Saved entries:
-*-*-
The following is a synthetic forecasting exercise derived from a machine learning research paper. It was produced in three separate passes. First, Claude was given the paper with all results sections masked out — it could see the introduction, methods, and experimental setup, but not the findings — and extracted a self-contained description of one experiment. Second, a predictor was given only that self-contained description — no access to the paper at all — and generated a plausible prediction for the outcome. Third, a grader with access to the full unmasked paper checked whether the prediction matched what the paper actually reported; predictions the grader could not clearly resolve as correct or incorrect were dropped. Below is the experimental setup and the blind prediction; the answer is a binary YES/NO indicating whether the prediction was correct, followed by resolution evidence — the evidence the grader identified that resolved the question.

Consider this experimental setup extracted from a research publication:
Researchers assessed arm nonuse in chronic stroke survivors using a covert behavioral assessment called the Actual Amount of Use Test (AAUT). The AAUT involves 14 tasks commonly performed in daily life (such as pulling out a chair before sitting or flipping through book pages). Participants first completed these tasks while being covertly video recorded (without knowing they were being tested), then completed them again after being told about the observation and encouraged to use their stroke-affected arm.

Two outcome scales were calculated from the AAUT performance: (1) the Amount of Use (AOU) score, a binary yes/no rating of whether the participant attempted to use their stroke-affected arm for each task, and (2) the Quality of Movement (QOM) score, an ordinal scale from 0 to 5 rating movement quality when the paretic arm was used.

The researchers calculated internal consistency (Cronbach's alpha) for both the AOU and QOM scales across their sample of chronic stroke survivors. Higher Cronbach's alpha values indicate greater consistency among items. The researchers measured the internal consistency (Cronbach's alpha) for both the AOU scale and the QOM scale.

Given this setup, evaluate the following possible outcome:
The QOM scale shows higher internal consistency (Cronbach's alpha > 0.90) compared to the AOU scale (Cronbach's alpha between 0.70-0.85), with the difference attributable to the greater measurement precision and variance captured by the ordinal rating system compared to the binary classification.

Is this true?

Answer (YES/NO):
-*-*-
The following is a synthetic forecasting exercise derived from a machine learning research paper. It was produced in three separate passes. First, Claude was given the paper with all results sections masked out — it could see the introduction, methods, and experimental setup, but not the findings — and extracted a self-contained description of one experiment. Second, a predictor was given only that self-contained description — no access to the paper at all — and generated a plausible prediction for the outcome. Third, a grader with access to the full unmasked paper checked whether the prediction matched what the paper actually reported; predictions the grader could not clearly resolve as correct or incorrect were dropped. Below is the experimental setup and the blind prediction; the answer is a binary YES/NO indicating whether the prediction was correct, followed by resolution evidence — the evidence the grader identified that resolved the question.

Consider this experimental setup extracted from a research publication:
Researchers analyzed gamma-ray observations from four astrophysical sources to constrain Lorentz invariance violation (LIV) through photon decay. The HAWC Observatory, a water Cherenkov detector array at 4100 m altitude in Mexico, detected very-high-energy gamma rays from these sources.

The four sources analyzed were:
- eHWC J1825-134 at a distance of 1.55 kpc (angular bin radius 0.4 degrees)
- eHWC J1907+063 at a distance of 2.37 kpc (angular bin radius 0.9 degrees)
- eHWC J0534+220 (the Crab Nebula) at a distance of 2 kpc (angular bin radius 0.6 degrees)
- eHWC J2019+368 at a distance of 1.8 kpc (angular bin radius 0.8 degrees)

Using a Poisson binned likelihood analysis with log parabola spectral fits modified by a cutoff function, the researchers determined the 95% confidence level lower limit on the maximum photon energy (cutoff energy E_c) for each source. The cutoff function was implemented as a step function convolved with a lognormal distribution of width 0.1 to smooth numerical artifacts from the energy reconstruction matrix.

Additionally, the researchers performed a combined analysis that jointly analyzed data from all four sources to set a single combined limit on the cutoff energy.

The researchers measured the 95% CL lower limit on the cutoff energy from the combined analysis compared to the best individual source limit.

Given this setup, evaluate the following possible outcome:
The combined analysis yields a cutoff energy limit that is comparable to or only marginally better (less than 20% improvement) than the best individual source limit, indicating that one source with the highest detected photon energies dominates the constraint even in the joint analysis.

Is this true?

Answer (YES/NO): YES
-*-*-
*Exercise objective*. Set down, unchanged, only those lines above that fall between the line with "- eHWC J1825-134" and the line with "- eHWC J2019+368", the two end lines included.

*The completed task*.
- eHWC J1825-134 at a distance of 1.55 kpc (angular bin radius 0.4 degrees)
- eHWC J1907+063 at a distance of 2.37 kpc (angular bin radius 0.9 degrees)
- eHWC J0534+220 (the Crab Nebula) at a distance of 2 kpc (angular bin radius 0.6 degrees)
- eHWC J2019+368 at a distance of 1.8 kpc (angular bin radius 0.8 degrees)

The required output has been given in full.